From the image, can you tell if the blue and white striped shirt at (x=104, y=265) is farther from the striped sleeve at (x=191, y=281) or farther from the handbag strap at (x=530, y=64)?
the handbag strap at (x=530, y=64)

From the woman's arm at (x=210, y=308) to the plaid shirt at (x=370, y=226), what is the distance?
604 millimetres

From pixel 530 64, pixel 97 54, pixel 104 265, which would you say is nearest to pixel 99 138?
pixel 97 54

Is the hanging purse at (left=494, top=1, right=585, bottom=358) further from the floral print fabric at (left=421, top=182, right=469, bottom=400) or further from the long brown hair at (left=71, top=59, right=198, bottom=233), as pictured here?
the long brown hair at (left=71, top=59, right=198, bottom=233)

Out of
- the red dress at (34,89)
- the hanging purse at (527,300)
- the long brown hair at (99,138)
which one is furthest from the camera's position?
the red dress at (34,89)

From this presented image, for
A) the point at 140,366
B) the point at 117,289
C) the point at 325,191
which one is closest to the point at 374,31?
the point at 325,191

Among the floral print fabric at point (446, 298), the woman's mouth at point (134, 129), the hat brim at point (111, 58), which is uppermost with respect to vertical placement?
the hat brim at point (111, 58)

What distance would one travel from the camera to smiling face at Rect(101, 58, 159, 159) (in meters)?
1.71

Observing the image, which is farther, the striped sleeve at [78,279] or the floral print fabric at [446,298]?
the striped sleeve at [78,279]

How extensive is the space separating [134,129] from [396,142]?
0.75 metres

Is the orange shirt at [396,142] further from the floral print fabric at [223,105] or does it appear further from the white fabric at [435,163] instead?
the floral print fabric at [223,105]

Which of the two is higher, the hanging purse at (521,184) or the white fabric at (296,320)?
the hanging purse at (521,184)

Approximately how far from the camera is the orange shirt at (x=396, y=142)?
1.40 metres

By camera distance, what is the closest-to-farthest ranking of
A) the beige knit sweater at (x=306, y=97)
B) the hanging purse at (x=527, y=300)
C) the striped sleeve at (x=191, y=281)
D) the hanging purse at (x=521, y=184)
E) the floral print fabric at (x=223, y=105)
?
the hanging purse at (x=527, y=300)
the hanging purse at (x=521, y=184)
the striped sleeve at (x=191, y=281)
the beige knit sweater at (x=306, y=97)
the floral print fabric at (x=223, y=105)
· · ·
## [Problem]
Report each line of the material above that contains the string "bottom", copying those lines in full. Case matters.

## [Response]
Is the hanging purse at (left=494, top=1, right=585, bottom=358) further from the floral print fabric at (left=421, top=182, right=469, bottom=400) or further from the long brown hair at (left=71, top=59, right=198, bottom=233), as pictured here?
the long brown hair at (left=71, top=59, right=198, bottom=233)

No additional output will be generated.